Uma pesquisa divulgada em 7 de maio pelo Instituto de Democracia de Israel, revelou que 56% dos israelenses judeus concordam que um acordo para a libertação dos reféns deveria ser a maior prioridade nacional. Por outro lado, 37% disseram que uma ação militar em Rafah deveria ser mais importante.
Há, no entanto, diferenças significativas de acordo com a orientação política de cada pessoa, segundo uma pesquisa divulgada pelo think-tank com sede em Jerusalém. Enquanto a ampla maioria dos simpatizantes da esquerda e do centro consideram um acordo como sendo a maior prioridade, 55% no espectro da direita priorizam a ofensiva em Rafah.
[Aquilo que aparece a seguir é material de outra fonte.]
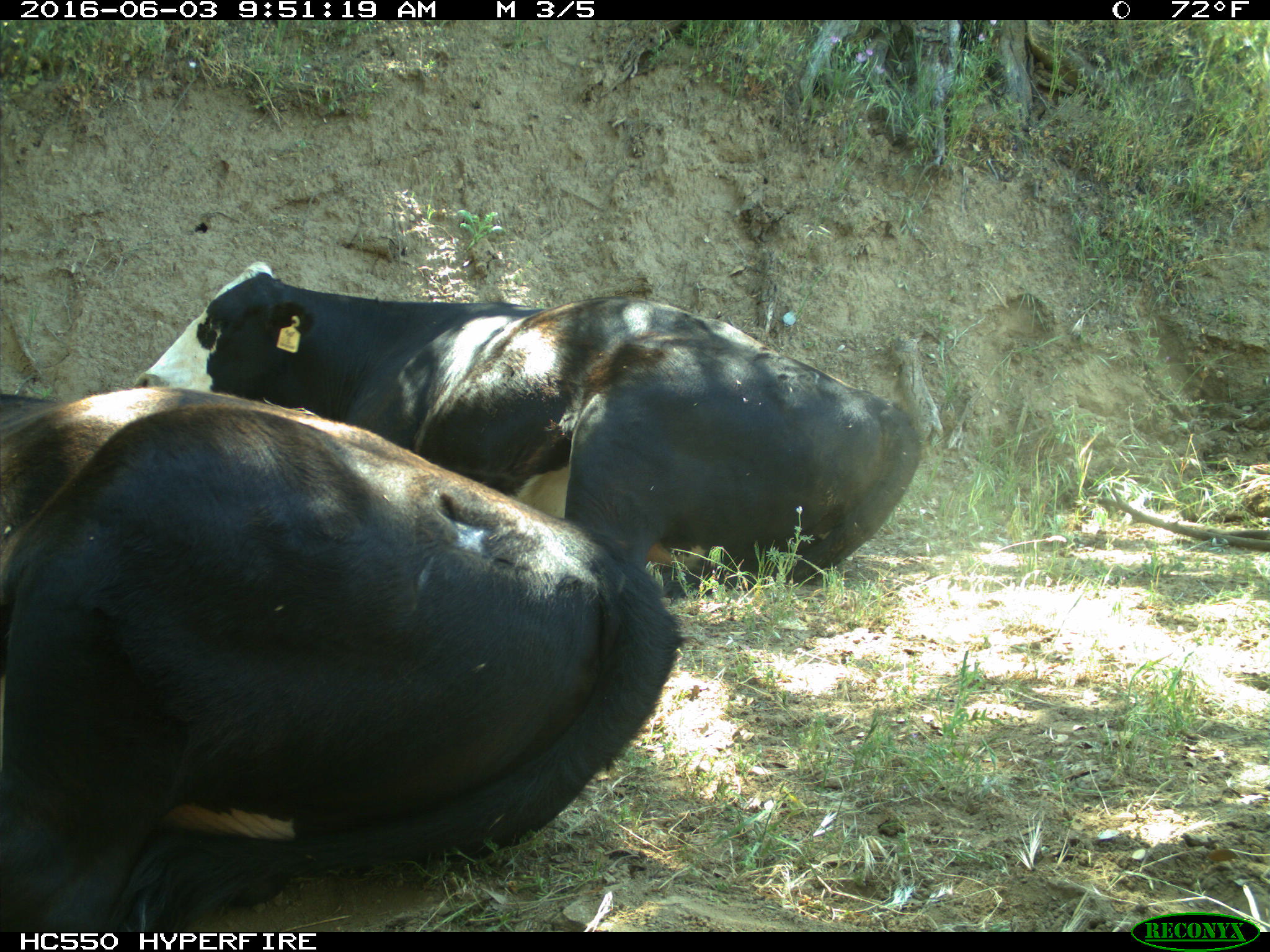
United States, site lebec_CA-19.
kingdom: Animalia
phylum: Chordata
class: Mammalia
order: Artiodactyla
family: Bovidae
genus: Bos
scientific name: Bos taurus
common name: domestic cow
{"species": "Bos taurus (domestic cow)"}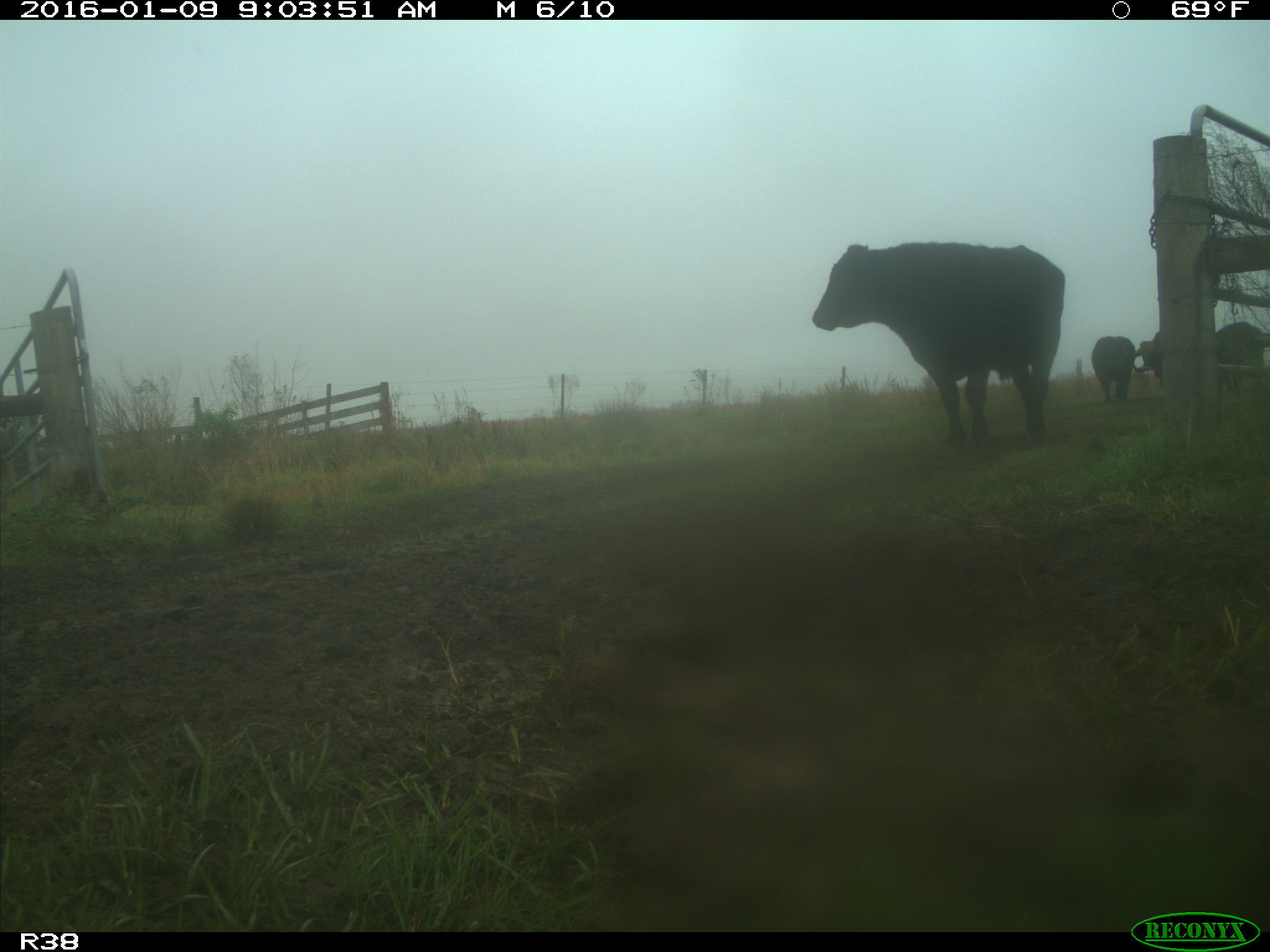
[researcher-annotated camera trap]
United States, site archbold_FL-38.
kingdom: Animalia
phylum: Chordata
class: Mammalia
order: Artiodactyla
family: Bovidae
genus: Bos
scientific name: Bos taurus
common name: domestic cow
Bos taurus (domestic cow).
Em especial, entre os religiosos nacionalistas, 83% preferem a ofensiva do que um pacto pela libertação dos reféns.
Governo israelense sob pressão
Entre os manifestantes há uma suspeita de que o governo coloca as considerações políticas à frente dos interesses nacionais. O primeiro-ministro de Israel, Benjamin Netanyahu, afirmou repetidas vezes que, com ou sem um acordo, Israel lançará uma ofensiva em Rafah para eliminar quatro batalhões remanescentes do Hamas e vencer a guerra em Gaza.
Na manifestação, no entanto, a maioria não acredita na estratégia de guerra de Netanyahu. "Acho às vezes que alguns na extrema direita não se importam com quantas vidas possam ser perdidas do nosso lado", diz Barbara. "É café pequeno, se comparado ao que estamos fazendo com o outro lado, mas eles ainda acham que a violência é a única resposta."
"Venho para essas manifestações porque o governo não tem um plano para o que virá depois – isso se houver um depois – e, enquanto isso, os reféns obviamente estão morrendo. É algo terrível e nada está sendo feito. O interesse do governo parece ser permanecer no poder."